Dermal filler complications have a wide array of presentations including early and late manifestations. Complications in general are demonstrably more common with permanent fillers such as polymethylmethacrylate (PMMA).[1] We present a case report of delayed complication from PMMA filler.

MATERIALS AND METHODS

Data regarding the patient’s presentation, workup, and interventions were collected prospectively. The data are de-identified in nature.

RESULTS

A 47-year-old woman presented with a complaint of bilateral cheek masses which developed one month earlier. The painful masses had grown rapidly. There was associated intermittent periorbital edema. The masses were refractory to multiple courses of oral antibiotics and steroids. The patient had undergone Artefill injections elsewhere in 2012 with no history of local complications at that time.

On exam, there was increased midface volume bilaterally without overlying skin changes. Palpation revealed large bilateral medial infraorbital cheek subcutaneous masses that were mobile, mildly tender, and nodular. Her cranial nerve exam was normal including the sensation of her midface.

A noncontrast maxillofacial computed tomography (CT) scan showed subtle and poorly defined premaxillary soft tissue masses. A subsequent magnetic resonance imaging (MRI) revealed bilateral (right 3.0 cm × 0.8 cm and left 2.6 cm × 0.8 cm) nodular irregular premalar soft-tissue masses [Figure 1]. Notably, there was no enhancement of the infraorbital nerve on either side though the masses were immediately adjacent to the foramina. Fine-needle aspiration was obtained bilaterally. Multinucleated giant cells were seen on cytopathology consistent with a granulomatous reaction.

Pretreatment non-contrasted MRI T1 coronal (A) and axial (B)

Treatment consisted of intralesional injections. A mixture of 2.5 mL of triamcinolone acetonide (10 mg/mL) and 0.5 mL of 5-fluorouracil (50 mg/mL) was injected into each granuloma. A total volume of 4.5 mL was ultimately injected into each granuloma. This was performed with aseptic technique under local anesthesia.

There was significant improvement at one week and very minor residual granuloma at just over one month from the single injection.
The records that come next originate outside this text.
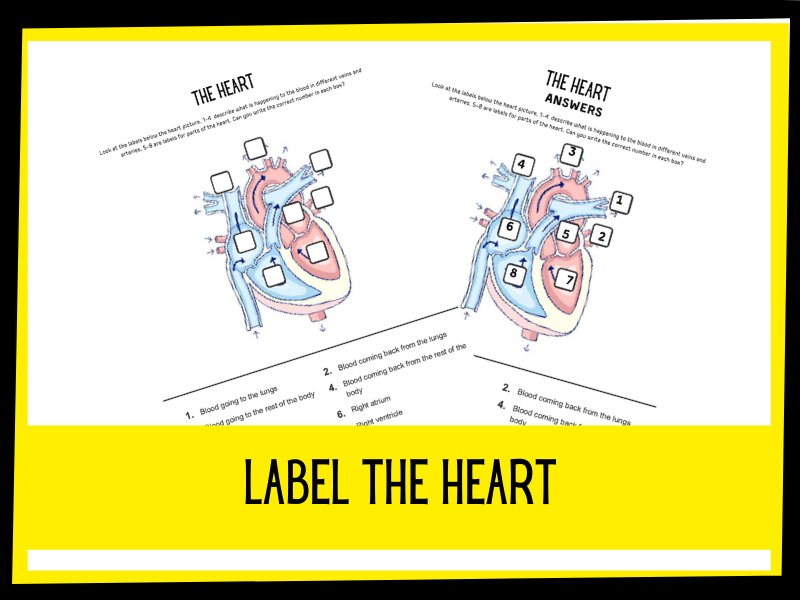 Label the Heart worksheet | KS2 | Primary Science | Distance learning
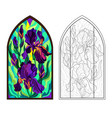 colorful and black and white pattern gothic vector image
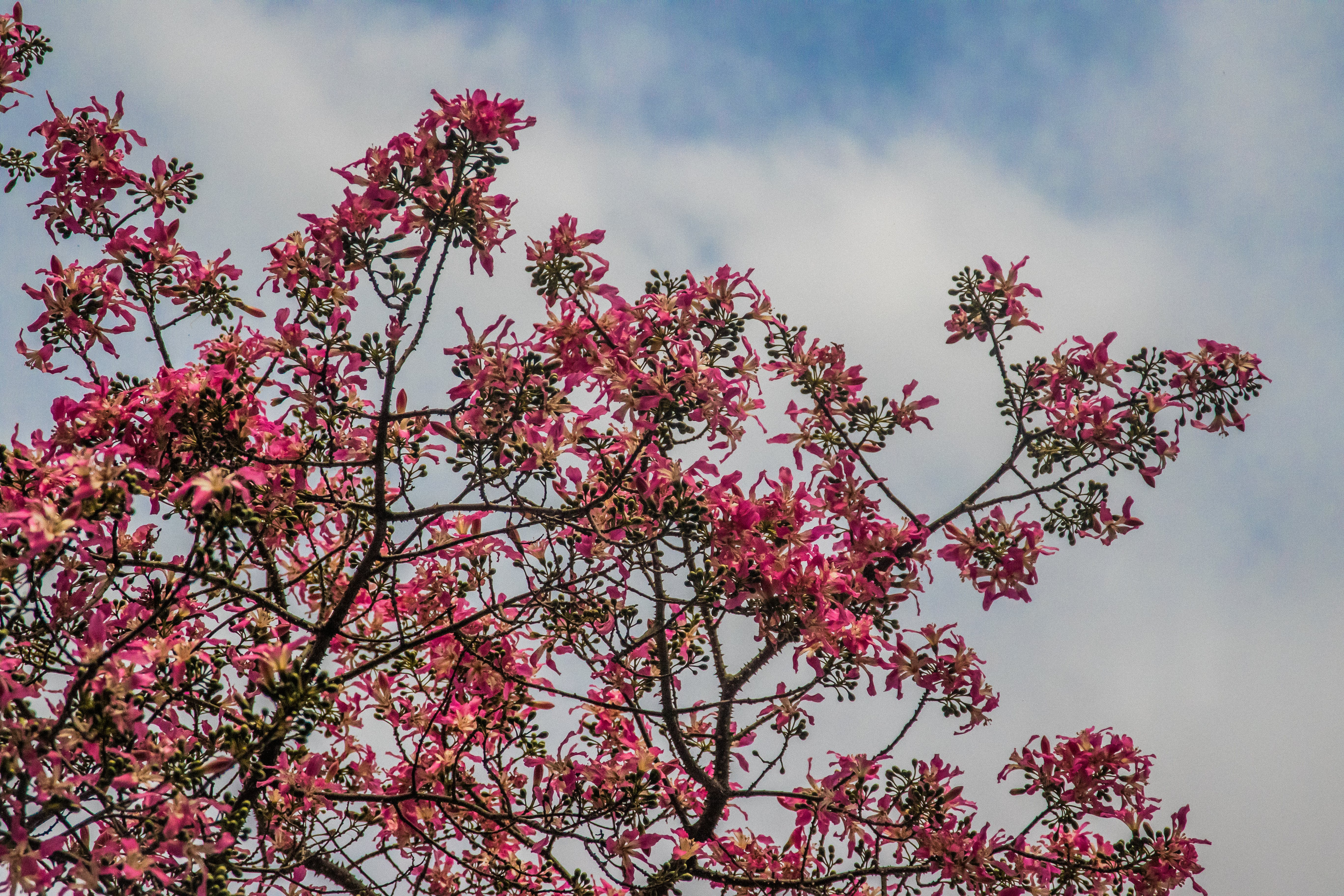 Free stock photo of #nature, blue sky, clouds, flower
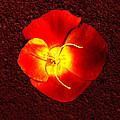 California Poppy By Nadine Johnston by Bob and Nadine Johnston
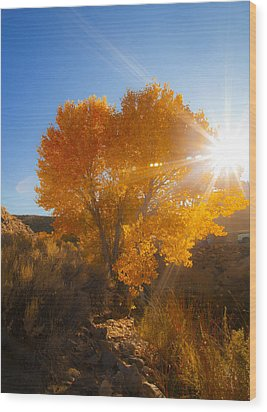 Autumn Golden Birch Tree In The Sun Fine Art Photograph Print Wood Print
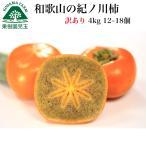 柿子 - 訳あり 和歌山の紀ノ川柿5kg 15〜22個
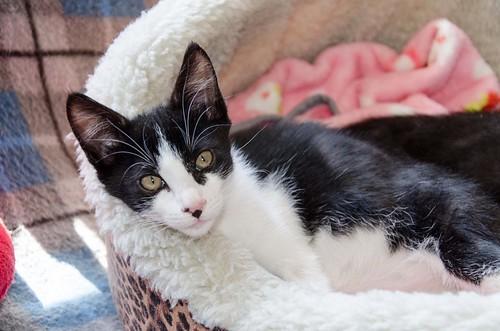 Cloud, gatito blanquinegro megadulce y guapo esterilizado, nacido en Enero´17, en adopción. Valencia. ADOPTADO. 34492028065_3759f68747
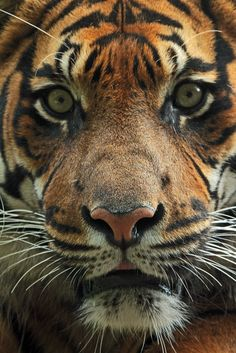 Sumatran tiger, up close Flickr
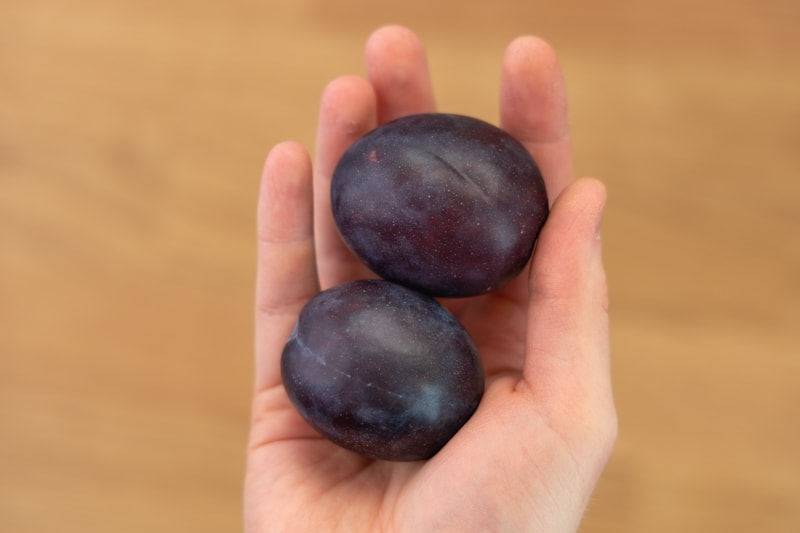 Plums in hand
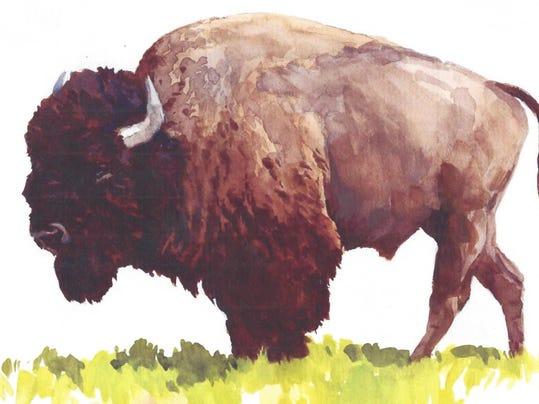 FAL 0608 Book Bison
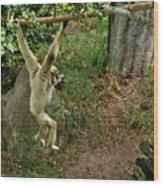 White Handed Gibbon 3 Wood Print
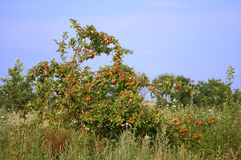Apple-tree. An apple-tree covered with fruit Stock Photo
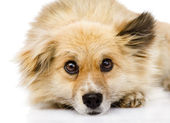 Sad mixed breed dog lying in front. isolated on white background — Stock Photo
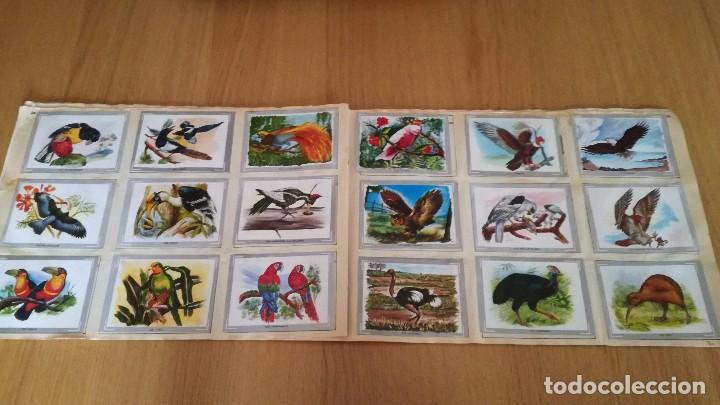 Coleccionismo Álbumes: Álbum Vida y Color - Foto 2 - 186096368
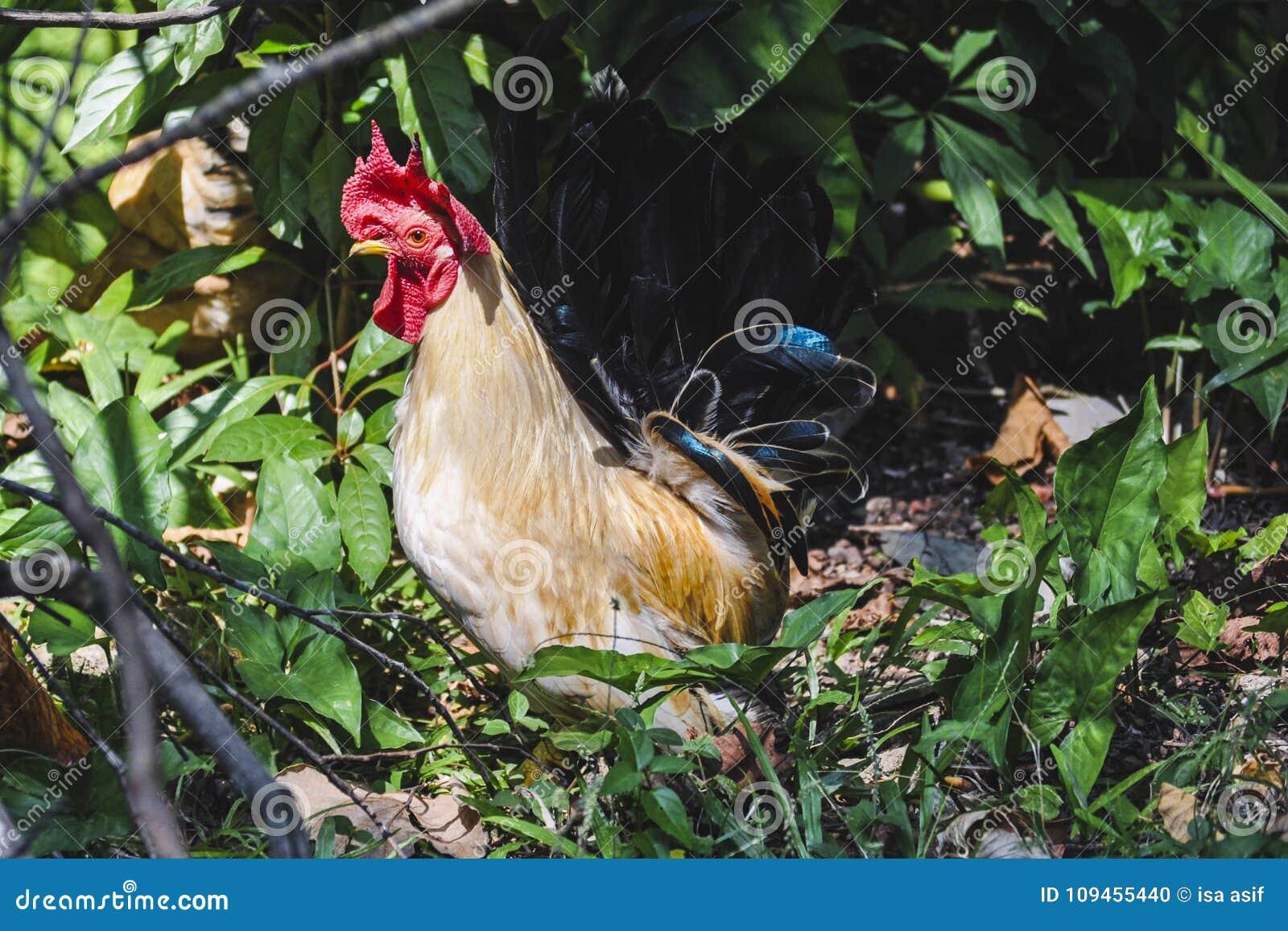 Jugle cock chicken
We have now followed the patient for more than 1 year without exacerbation of the granulomatous reaction. Figure 2 is an MRI obtained post-treatment. Figure 3 shows pretreatment and posttreatment photos correlating with the time of the radiographic imaging.
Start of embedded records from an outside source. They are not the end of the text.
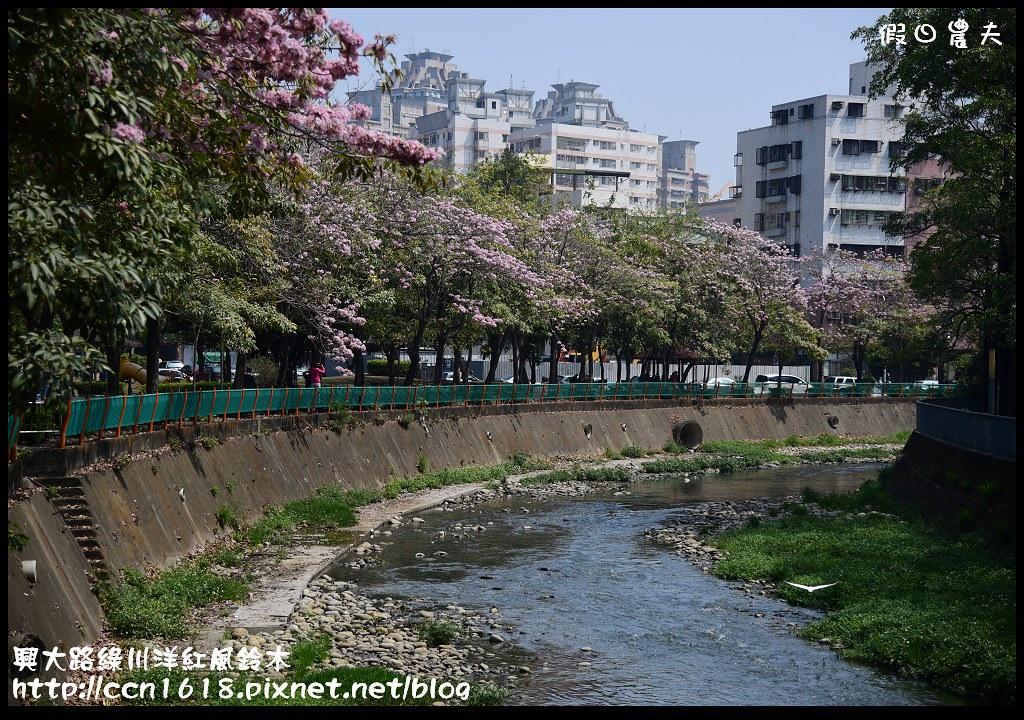興大路綠川洋紅風鈴木DSC_2260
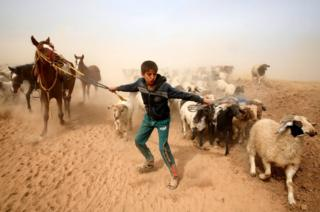 A displaced Iraqi boy leads his animals to safety after escaping from Islamic State controlled village of Abu Jarboa during clashes with IS militants near Mosul, Iraq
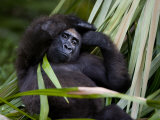 Portrait of a Gorilla Photographic Print by Michael Polzia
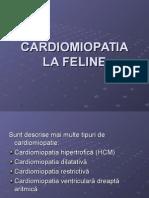 Cardiomiopatia La Feline
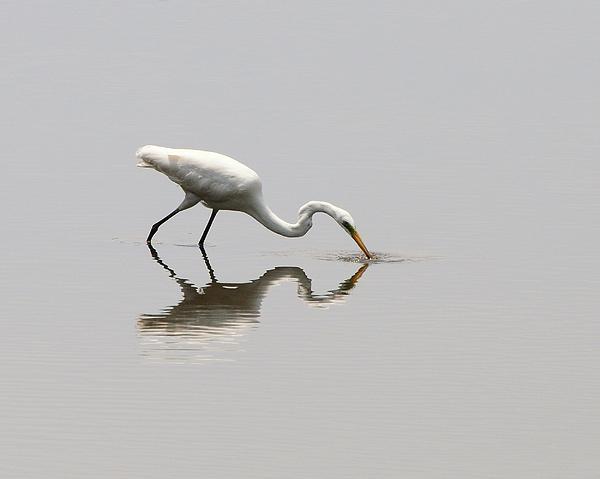 Al Powell Photography USA - Reflecting Egret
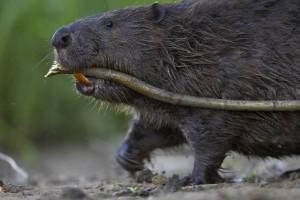 Foto:SvenZacek.Beaver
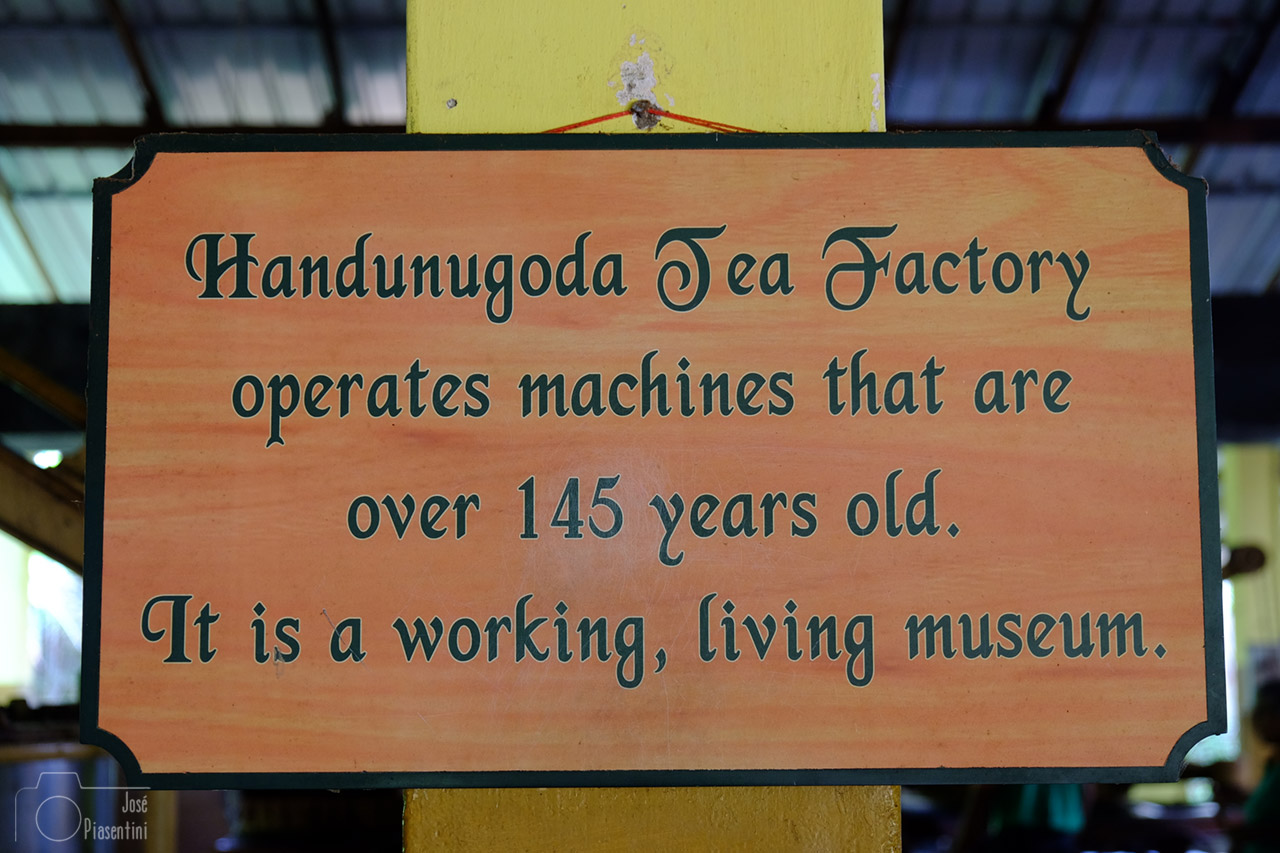 machines-Handunugoda-Tea-Factory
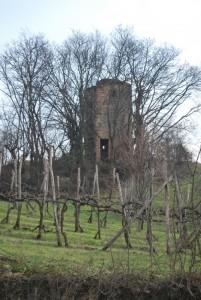 Rocca di Nanto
Posttreatment non-contrasted MRI T1 coronal (A) and axial (B)

Pretreatment (A, C) and posttreatment (B, D) photos

DISCUSSION

We describe Artefill injections for malar augmentation resulting in bilateral giant foreign body granulomas after a latent period of 7 years. After failing first-line therapy including oral antibiotics and steroids, the patient’s symptoms improved with a single session of intralesional triamcinolone and 5-fluorouracil injection. Pre- and posttreatment MRI imaging provided objective evidence of the dramatic treatment response [Figures 1 and 2].
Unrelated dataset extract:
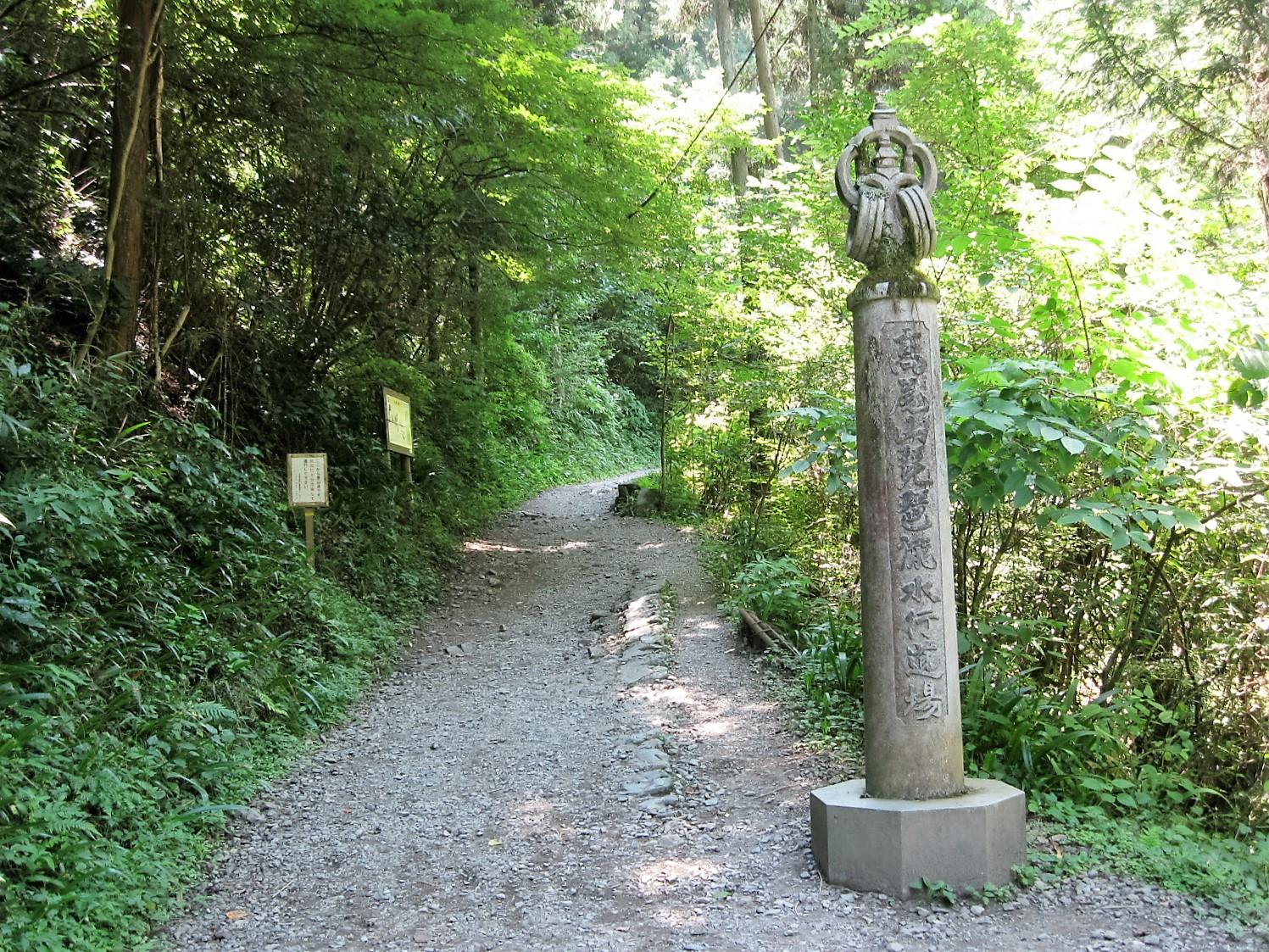 高尾山 号路 ダイエット ウォーキング 景色 吊り橋 頂上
Artefill is a permanent filler consisting of PMMA 32–40 µm microspheres suspended in a 3.5% solution of bovine collagen.[2] Permanent filler products have an increased risk of complications ranging from nodules to vascular occlusion.[1] Foreign body granulomas, a non-allergic inflammatory response composed of macrophages and foreign body giant cells, have been reported with use of dermal fillers.[3] Foreign body granulomas are rare yet significant and reported to occur within months to six years following filler injection.[4] PMMA served as the catalyst for the development of the granulomatous reaction in this case. As a non-degradable combination gel, the reactive nature of Artefill is by design to stimulate tissue fibrosis.[5] The problem can occur when this happens in an uncontrolled fashion resulting in a foreign body granuloma as opposed to aesthetically pleasing volume augmentation.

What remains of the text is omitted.